4️⃣ PASSO 4 – ALTERNATIVAS COMENTADAS (A AUTÓPSIA)
A) segmentação de enunciados baseada na descrição dos hábitos do personagem.
- Diagnóstico do Erro: Confusão entre Estilo e Efeito.
- Análise: O texto realmente usa enunciados segmentados (frases curtas, pontos finais constantes) para imitar o estilo “durão”. Mas isso cria a atmosfera da paródia, não a piada em si. O que nos faz rir não é o ponto final, é a barata roubando a máscara.
- Conclusão: ❌ Alternativa incorreta.
B) ordenação dos constituintes oracionais no qual se destaca o núcleo verbal.
- Diagnóstico do Erro: “Enrolação” Linguística (Tecnicismo Vazio).
- Análise: Isso se refere à ordem das palavras (Sujeito-Verbo-Objeto). A ordem no texto é padrão. Não há nada de engraçado na posição do verbo.
- Conclusão: ❌ Alternativa incorreta.
C) estrutura composicional caracterizada pelo arranjo singular dos períodos.
- Diagnóstico do Erro: Vagueza.
- Análise: “Arranjo singular” é muito genérico. Embora a estrutura seja ágil, ela serve para entregar o conteúdo absurdo. Novamente, tenta atribuir o humor à gramática, e não ao conteúdo.
- Conclusão: ❌ Alternativa incorreta.
D) sequenciação narrativa na qual se articulam eventos absurdos.
- Análise de Correspondência: Perfeita.
- “Sequenciação narrativa” = A história que é contada, fato após fato.
- “Eventos absurdos” = Baratas ladras, King Kong no chão, ótica topless.
- Essa alternativa descreve exatamente a matéria-prima do humor de Verissimo: o nonsense.
- Conclusão: ✔️ Alternativa correta.
E) seleção lexical na qual predominam informações redundantes.
- Diagnóstico do Erro: Invenção de Característica.

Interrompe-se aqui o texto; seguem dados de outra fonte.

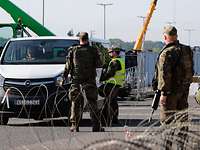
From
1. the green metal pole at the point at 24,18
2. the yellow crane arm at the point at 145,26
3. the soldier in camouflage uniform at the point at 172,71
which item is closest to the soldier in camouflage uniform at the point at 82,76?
the soldier in camouflage uniform at the point at 172,71

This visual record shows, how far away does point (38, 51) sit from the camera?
45.4 ft

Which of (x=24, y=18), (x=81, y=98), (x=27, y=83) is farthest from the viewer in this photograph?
(x=24, y=18)

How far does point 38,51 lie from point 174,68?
625 centimetres

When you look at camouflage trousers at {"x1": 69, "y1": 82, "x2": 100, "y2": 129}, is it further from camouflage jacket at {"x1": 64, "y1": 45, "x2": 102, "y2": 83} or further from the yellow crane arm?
the yellow crane arm

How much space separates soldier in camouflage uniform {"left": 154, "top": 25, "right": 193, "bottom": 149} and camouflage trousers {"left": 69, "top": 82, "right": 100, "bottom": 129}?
3.57 meters

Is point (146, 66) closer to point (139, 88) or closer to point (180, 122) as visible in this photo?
point (139, 88)

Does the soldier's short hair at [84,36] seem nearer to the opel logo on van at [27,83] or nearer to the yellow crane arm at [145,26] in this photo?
the opel logo on van at [27,83]

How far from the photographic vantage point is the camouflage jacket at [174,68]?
799 centimetres

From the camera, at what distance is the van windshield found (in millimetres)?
13594

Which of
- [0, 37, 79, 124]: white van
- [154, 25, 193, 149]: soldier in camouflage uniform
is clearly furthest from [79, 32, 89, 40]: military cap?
[154, 25, 193, 149]: soldier in camouflage uniform

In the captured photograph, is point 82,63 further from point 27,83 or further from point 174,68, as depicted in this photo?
point 174,68

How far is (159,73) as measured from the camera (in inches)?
319

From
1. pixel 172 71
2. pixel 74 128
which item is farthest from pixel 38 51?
pixel 172 71

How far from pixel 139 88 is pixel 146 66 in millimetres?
980
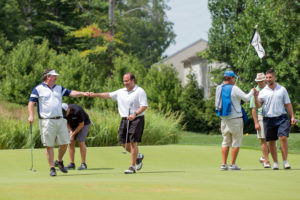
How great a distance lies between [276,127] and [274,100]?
1.72 feet

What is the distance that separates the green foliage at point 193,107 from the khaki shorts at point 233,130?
1270 inches

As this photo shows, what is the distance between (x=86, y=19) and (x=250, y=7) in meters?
20.5

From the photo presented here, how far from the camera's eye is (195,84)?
44.9 meters

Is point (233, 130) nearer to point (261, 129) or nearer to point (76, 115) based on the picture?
point (261, 129)

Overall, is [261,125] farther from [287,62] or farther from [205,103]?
[205,103]

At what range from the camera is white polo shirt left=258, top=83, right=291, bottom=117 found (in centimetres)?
1162

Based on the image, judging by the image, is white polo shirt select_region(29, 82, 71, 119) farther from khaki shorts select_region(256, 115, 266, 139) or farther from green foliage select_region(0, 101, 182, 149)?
green foliage select_region(0, 101, 182, 149)

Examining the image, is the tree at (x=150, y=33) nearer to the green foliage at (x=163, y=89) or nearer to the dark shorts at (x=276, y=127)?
the green foliage at (x=163, y=89)

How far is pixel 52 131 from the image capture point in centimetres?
1088

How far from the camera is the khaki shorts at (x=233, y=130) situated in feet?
37.1

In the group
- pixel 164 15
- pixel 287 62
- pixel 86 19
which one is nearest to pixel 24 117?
pixel 287 62

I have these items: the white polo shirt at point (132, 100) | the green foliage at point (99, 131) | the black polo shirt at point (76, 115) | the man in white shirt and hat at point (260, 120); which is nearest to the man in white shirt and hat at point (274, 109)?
the man in white shirt and hat at point (260, 120)

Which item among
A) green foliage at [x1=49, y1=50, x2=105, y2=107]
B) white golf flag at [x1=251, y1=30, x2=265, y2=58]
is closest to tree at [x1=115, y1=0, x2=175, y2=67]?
green foliage at [x1=49, y1=50, x2=105, y2=107]

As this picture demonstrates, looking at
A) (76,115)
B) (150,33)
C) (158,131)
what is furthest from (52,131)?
(150,33)
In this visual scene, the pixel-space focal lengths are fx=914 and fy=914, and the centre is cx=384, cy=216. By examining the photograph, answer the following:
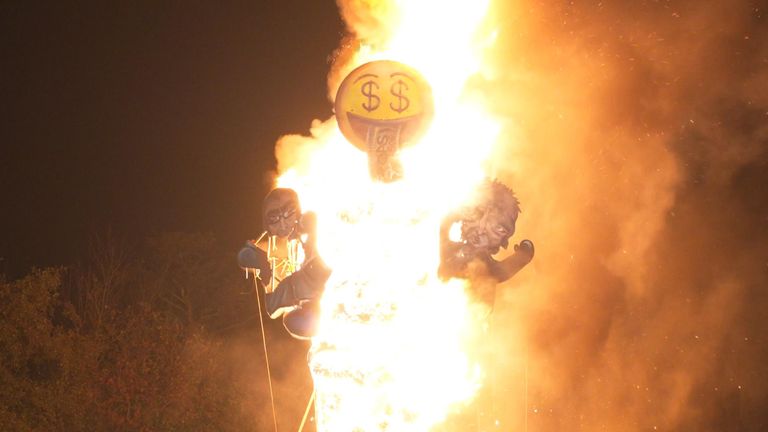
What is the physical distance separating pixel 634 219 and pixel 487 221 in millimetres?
5633

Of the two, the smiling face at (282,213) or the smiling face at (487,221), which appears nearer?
the smiling face at (487,221)

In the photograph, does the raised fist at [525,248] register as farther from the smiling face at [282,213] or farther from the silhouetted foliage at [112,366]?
the silhouetted foliage at [112,366]

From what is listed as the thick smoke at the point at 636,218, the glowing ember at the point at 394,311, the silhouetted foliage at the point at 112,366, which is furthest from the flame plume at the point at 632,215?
the silhouetted foliage at the point at 112,366

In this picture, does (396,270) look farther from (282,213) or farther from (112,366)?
(112,366)

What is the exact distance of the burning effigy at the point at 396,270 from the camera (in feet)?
28.2

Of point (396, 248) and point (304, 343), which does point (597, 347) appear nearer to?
point (396, 248)

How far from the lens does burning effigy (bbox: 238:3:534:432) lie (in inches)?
339

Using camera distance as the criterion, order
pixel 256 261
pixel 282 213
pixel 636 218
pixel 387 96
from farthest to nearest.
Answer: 1. pixel 636 218
2. pixel 256 261
3. pixel 282 213
4. pixel 387 96

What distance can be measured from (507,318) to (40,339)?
10.5 metres

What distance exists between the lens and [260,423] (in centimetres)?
2339

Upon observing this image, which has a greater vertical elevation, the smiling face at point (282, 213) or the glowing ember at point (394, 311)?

- Análise: Redundância é repetição desnecessária (ex: “subir para cima”). O texto é o oposto disso: é conciso, direto e cheio de informação nova a cada linha.
- Conclusão: ❌ Alternativa incorreta.
5️⃣ PASSO 5 – O GRAND FINALE (APRENDIZAGEM EXPANDIDA)
Frase de Fechamento:
A alternativa D é a correta pois identifica que a “alma” da crônica humorística de Ed Mort é o exagero e o surrealismo das situações vividas pelo personagem, e não a estrutura gramatical do texto.
Resumo-flash (A Imagem Mental):
Não rimos dos pontos e vírgulas, rimos das baratas assaltantes e do King Kong no chão. O humor é o conteúdo, não a forma.
🧠 Para ir Além (A Ponte para o Futuro):
Esse tipo de humor é a base de desenhos como Bob Esponja ou séries como Todo Mundo Odeia o Chris. A estrutura narrativa é normal, mas os eventos são exagerados até o limite do impossível (Hipérbole Narrativa). No ENEM, sempre diferencie recursos de estilo (como se escreve) de recursos de enredo (o que se escreve).